The owner of a defunct bulk-email marketing company was convicted of 123 
counts of stealing personal information from data seller Acxiom Corp. for 
direct-marketing purposes.

A federal jury in Little Rock, Ark., convicted Scott Levine, 46 years old, 
the owner of Snipermail.com Inc., on 120 counts of unauthorized access to a 
protected computer, two counts of access-device fraud for cracking 
passwords, and one count of obstruction of justice for the attempted 
removal and destruction of computer hard drives. He was found not guilty on 
15 counts, including 13 counts of unauthorized access and one each of 
conspiracy and money laundering.

The breach of personal data engineered by Mr. Levine ranks among the 
largest ever disclosed in the U.S. Prosecutors accused him of stealing 1.6 
billion records with names, addresses, telephone numbers and other 
information to be used for direct-marketing campaigns. Evidence presented 
by the government at Mr. Levine's trial suggested Snipermail easily 
downloaded a file containing encrypted passwords of about 300 Acxiom customers.

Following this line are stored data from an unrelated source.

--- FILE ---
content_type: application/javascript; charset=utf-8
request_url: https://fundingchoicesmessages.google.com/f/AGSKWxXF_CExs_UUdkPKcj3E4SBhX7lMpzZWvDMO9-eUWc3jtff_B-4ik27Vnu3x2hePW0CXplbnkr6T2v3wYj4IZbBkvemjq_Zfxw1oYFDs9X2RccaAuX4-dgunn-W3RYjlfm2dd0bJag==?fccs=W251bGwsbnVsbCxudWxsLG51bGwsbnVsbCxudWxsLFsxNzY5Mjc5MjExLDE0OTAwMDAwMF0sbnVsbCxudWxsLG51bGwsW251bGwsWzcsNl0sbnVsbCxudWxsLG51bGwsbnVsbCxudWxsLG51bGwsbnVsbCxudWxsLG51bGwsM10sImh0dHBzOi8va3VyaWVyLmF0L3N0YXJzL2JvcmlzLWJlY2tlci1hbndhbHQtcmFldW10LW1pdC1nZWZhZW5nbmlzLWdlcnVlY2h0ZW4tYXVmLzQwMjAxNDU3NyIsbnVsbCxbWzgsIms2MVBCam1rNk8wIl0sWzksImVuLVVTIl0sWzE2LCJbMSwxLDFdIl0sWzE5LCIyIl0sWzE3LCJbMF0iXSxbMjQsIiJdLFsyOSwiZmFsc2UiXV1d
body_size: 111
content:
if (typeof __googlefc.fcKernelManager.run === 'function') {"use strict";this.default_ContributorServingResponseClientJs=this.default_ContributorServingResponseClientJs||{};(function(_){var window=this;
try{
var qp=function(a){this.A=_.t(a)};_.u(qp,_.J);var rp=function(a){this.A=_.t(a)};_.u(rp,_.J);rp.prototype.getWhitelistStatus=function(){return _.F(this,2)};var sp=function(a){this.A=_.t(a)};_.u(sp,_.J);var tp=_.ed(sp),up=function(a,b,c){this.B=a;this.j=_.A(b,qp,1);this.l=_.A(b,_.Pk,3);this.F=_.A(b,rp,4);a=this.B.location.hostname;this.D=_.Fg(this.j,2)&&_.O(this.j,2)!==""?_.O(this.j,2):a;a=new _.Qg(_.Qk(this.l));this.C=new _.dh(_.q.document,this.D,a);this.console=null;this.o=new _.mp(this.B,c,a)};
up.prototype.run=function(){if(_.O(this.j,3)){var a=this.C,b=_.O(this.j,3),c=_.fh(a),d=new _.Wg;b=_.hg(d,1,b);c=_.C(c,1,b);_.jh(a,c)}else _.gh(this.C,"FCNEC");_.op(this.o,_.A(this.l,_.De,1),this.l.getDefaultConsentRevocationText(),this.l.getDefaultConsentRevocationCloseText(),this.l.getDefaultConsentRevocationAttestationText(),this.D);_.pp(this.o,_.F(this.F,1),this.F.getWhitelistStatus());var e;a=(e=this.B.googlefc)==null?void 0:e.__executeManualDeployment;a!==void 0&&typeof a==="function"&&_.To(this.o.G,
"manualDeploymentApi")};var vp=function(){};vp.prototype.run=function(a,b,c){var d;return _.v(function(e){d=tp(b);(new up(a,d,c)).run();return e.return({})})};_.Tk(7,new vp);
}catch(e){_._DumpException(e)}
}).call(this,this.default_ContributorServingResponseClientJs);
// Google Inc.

In a statement, Acxiom said the verdict "sends a clear message that 
cybercrime will not be tolerated." The Little Rock company said it has 
taken several steps since evidence of the crime was uncovered to strengthen 
its security, including improving its encryption systems, audit practices 
and ability to detect intruders. The company said only one external server 
had been accessed in the Snipermail breach, and its internal databases 
hadn't been accessed.

Mr. Levine's lawyer, David Garvin, couldn't be reached for comment. 
Sentencing is scheduled for Jan. 9, 2006.

Separately, in a case related to another in the string of high-profile data 
breaches that has fueled identity-theft concerns in the U.S., a Nigerian 
man who pleaded no contest earlier this year to a role in an identity-theft 
ring involving ChoicePoint Inc. faces six additional charges in that breach 
of personal data.

The man, Olatunji Oluwatosin, 42 years old, was charged Aug. 8 in Los 
Angeles County Superior Court and pleaded not guilty to the six additional 
counts of identity theft, conspiracy and grand theft. The new counts, filed 
by the Los Angeles district attorney, allege Mr. Oluwatosin unlawfully used 
personal data to obtain cash and property valued at $2.5 million.

Mr. Oluwatosin pleaded no contest in February to one felony count of 
identity theft and is serving a 16-month prison sentence. The public 
defender who represented Mr. Oluwatosin on the previous charges couldn't be 
reached for comment on the additional charges.